NATROLIVE uses benign, short-lived ‘session’ cookies to tell whether a website user has logged in, where to find details that can be used to pre-fill parts of online forms and to personalise the user’s visit to the website.
NATROLIVE cookies do not analyse visits to other websites or any searches undertaken whilst on the NATROLIVE website.
Internet browsers normally accept cookies by default; however, it is possible to set a browser to reject cookies. If this is done it is important not to exclude the benign and useful session cookies.

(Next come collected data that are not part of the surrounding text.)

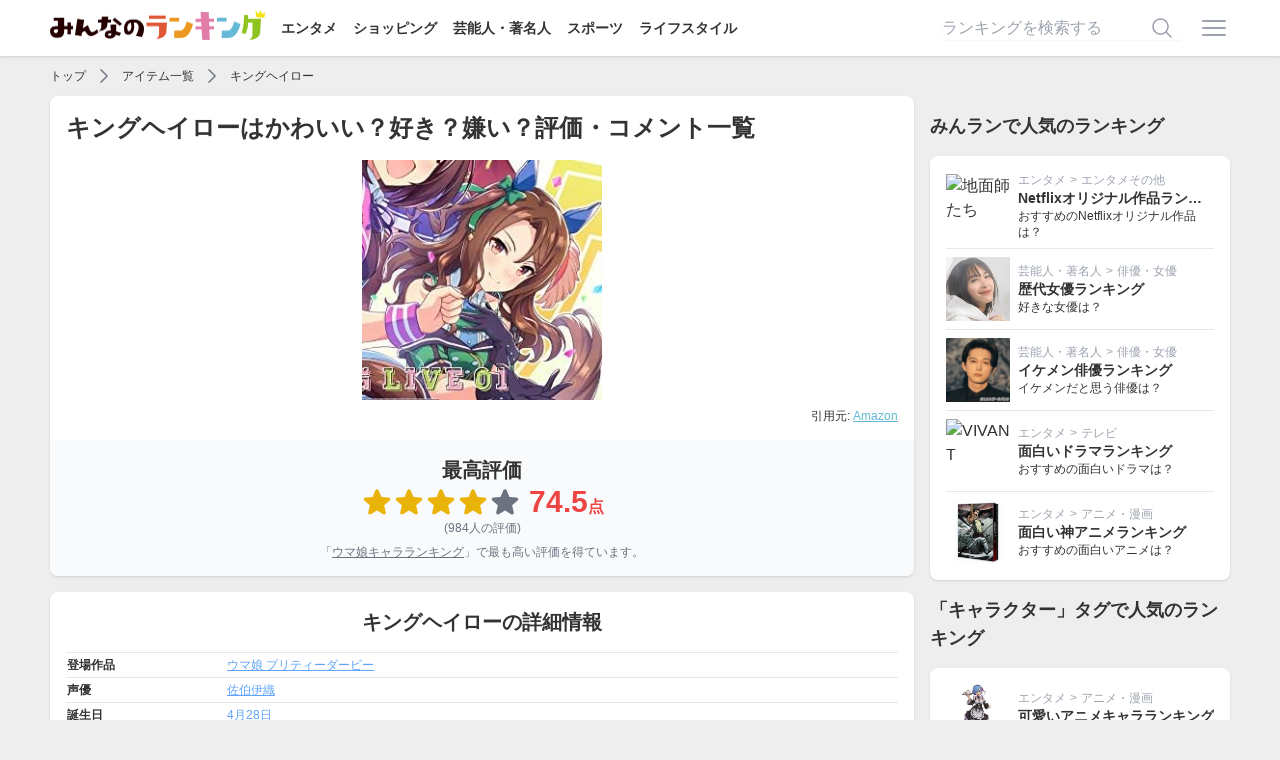

--- FILE ---
content_type: text/html; charset=utf-8
request_url: https://www.google.com/recaptcha/api2/aframe
body_size: 268
content:
<!DOCTYPE HTML><html><head><meta http-equiv="content-type" content="text/html; charset=UTF-8"></head><body><script nonce="dRSsmYyYLrG5kZjREt1BEw">/** Anti-fraud and anti-abuse applications only. See google.com/recaptcha */ try{var clients={'sodar':'https://pagead2.googlesyndication.com/pagead/sodar?'};window.addEventListener("message",function(a){try{if(a.source===window.parent){var b=JSON.parse(a.data);var c=clients[b['id']];if(c){var d=document.createElement('img');d.src=c+b['params']+'&rc='+(localStorage.getItem("rc::a")?sessionStorage.getItem("rc::b"):"");window.document.body.appendChild(d);sessionStorage.setItem("rc::e",parseInt(sessionStorage.getItem("rc::e")||0)+1);localStorage.setItem("rc::h",'1768375984395');}}}catch(b){}});window.parent.postMessage("_grecaptcha_ready", "*");}catch(b){}</script></body></html>

--- FILE ---
content_type: text/plain; charset=utf-8
request_url: https://ra.gssprt.jp/seat/v2
body_size: 136
content:
eyJhbGciOiJIUzI1NiIsInR5cCI6IkpXVCJ9.eyJtZWRpYV9pZCI6MjEzODU3LCJpdGVtX2lkIjoiZTk1Zjc4NTAiLCJhdWQiOiJodHRwczovL3JhbmtpbmcubmV0LyIsImV4cCI6MTc2ODM3NjA0NSwiaWF0IjoxNzY4Mzc1OTg1LCJpc3MiOiJnZW5pZWUiLCJuYmYiOjE3NjgzNzU5ODV9.xDMTpetGK8EPB8wnzIfAWOpwjlY2dJeIK-604dO7UXo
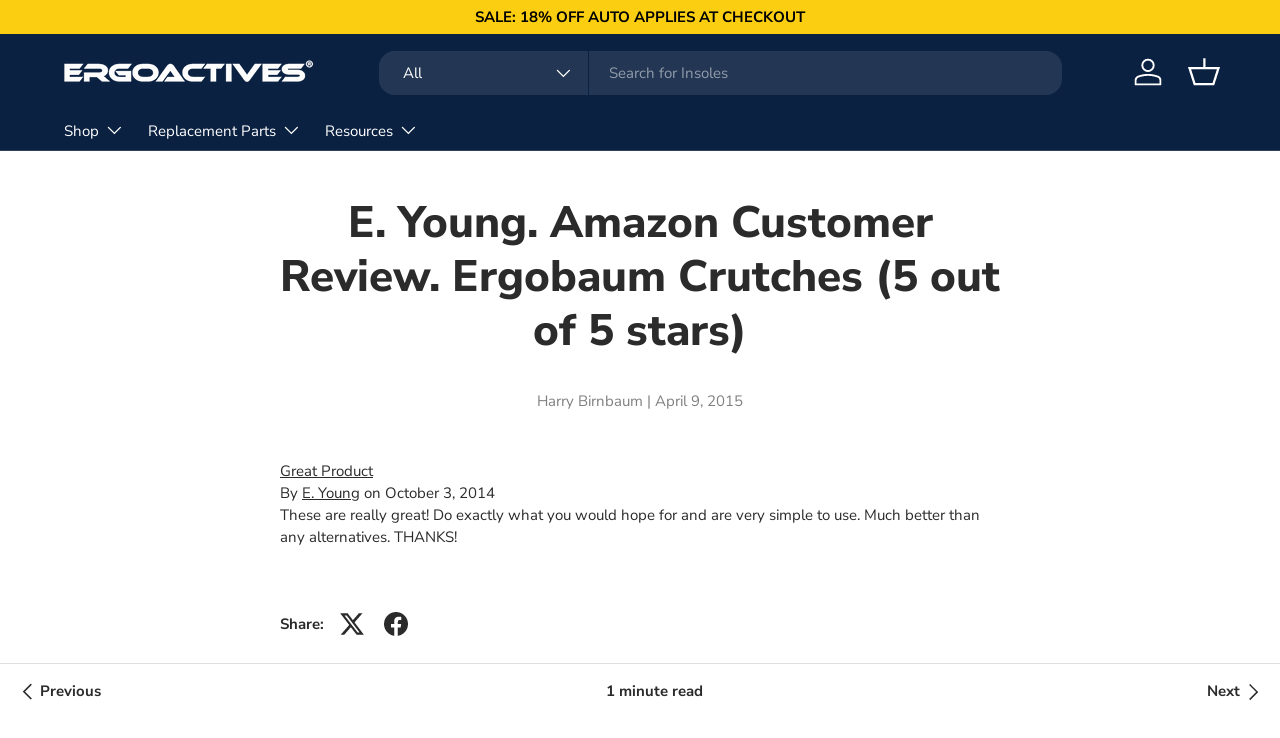

--- FILE ---
content_type: text/javascript
request_url: https://cdn.shopify.com/s/files/1/0741/6693/t/13/assets/clever_adwords_global_tag.js?shop=ergoactives.myshopify.com
body_size: -556
content:
$.getScript('https://www.googletagmanager.com/gtag/js?id=AW-966048893', function(){


  window.dataLayer = window.dataLayer || [];
  function gtag(){dataLayer.push(arguments);}
  gtag('js', new Date());

  gtag('config', 'AW-966048893');

});

--- FILE ---
content_type: text/json
request_url: https://conf.config-security.com/model
body_size: 86
content:
{"title":"recommendation AI model (keras)","structure":"release_id=0x3b:70:42:67:46:21:4c:5a:4e:6c:4c:34:51:4a:56:38:21:34:37:6f:31:5e:74:73:33:6f:2e:2e:57;keras;m1wofzilqxxdrczw9w7lqjvpbxhsa76t4nz8z7qhtht827smo3i2kng2o0we89v9dck44sh5","weights":"../weights/3b704267.h5","biases":"../biases/3b704267.h5"}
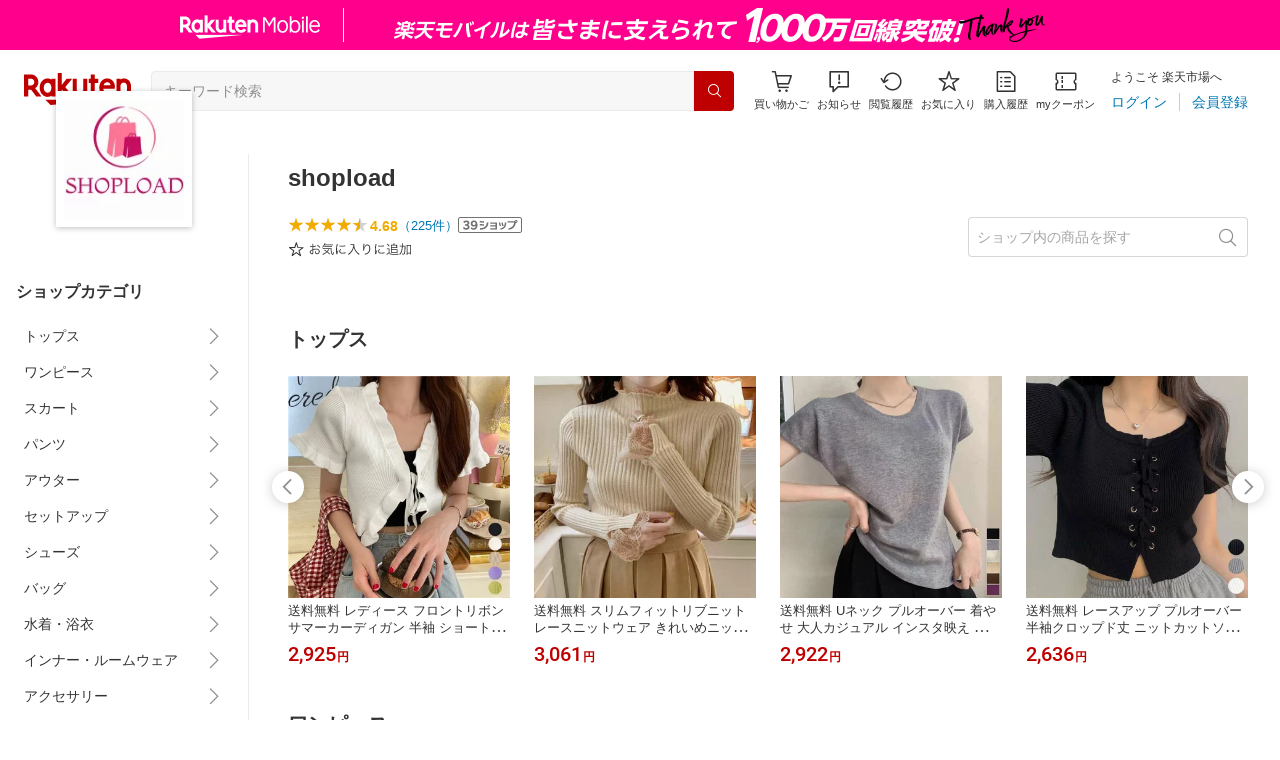

--- FILE ---
content_type: application/javascript
request_url: https://cart-api.step.rakuten.co.jp/rms/mall/cart/jsonp/list/?sid=161&callback=r2jsonp17690583430658840474552174691
body_size: -16
content:
r2jsonp17690583430658840474552174691({"status":"300","message":"cartKey not created.","count":""})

Choose an option that rejects all third party and long-lived cookies.
NATROLIVE uses cookie free technology that uses Internet Protocol (IP) information exchanged during the course of normal web activity combined with data enhancement technology to get detailed analytics information.
16. LINKS TO THIRD PARTY WEBSITES
This Privacy Policy applies solely to the personal data collected by NATROLIVE and does not apply to third party websites.
NATROLIVE is not responsible for the privacy policies of third party websites. NATROLIVE advises users to read the privacy policies of other websites before registering any personal data.
17. SECURITY
NATROLIVE holds your personal data in accordance with the security provisions of the UK data protection legislation.
If you have any questions about security please email olivia@natrolive.com.
18. NOTIFICATION OF CHANGES
NATROLIVE will notify all users of any changes it makes to its Privacy Policy. If NATROLIVE decides to change its Privacy Policy, it will post such changes on this page so that you are always aware of how NATROLIVE uses your personal data.
Users have the right to ask NATROLIVE, in writing, for a copy of all the personal data held about them upon payment of a fee (“subject access request”) and to request that NATROLIVE correct any inaccuracies in that information.
19. YOUR RIGHTS OVER YOUR DATA
You have the right to rectify, amend, correct or erase your data except where there is a legal basis for refusal.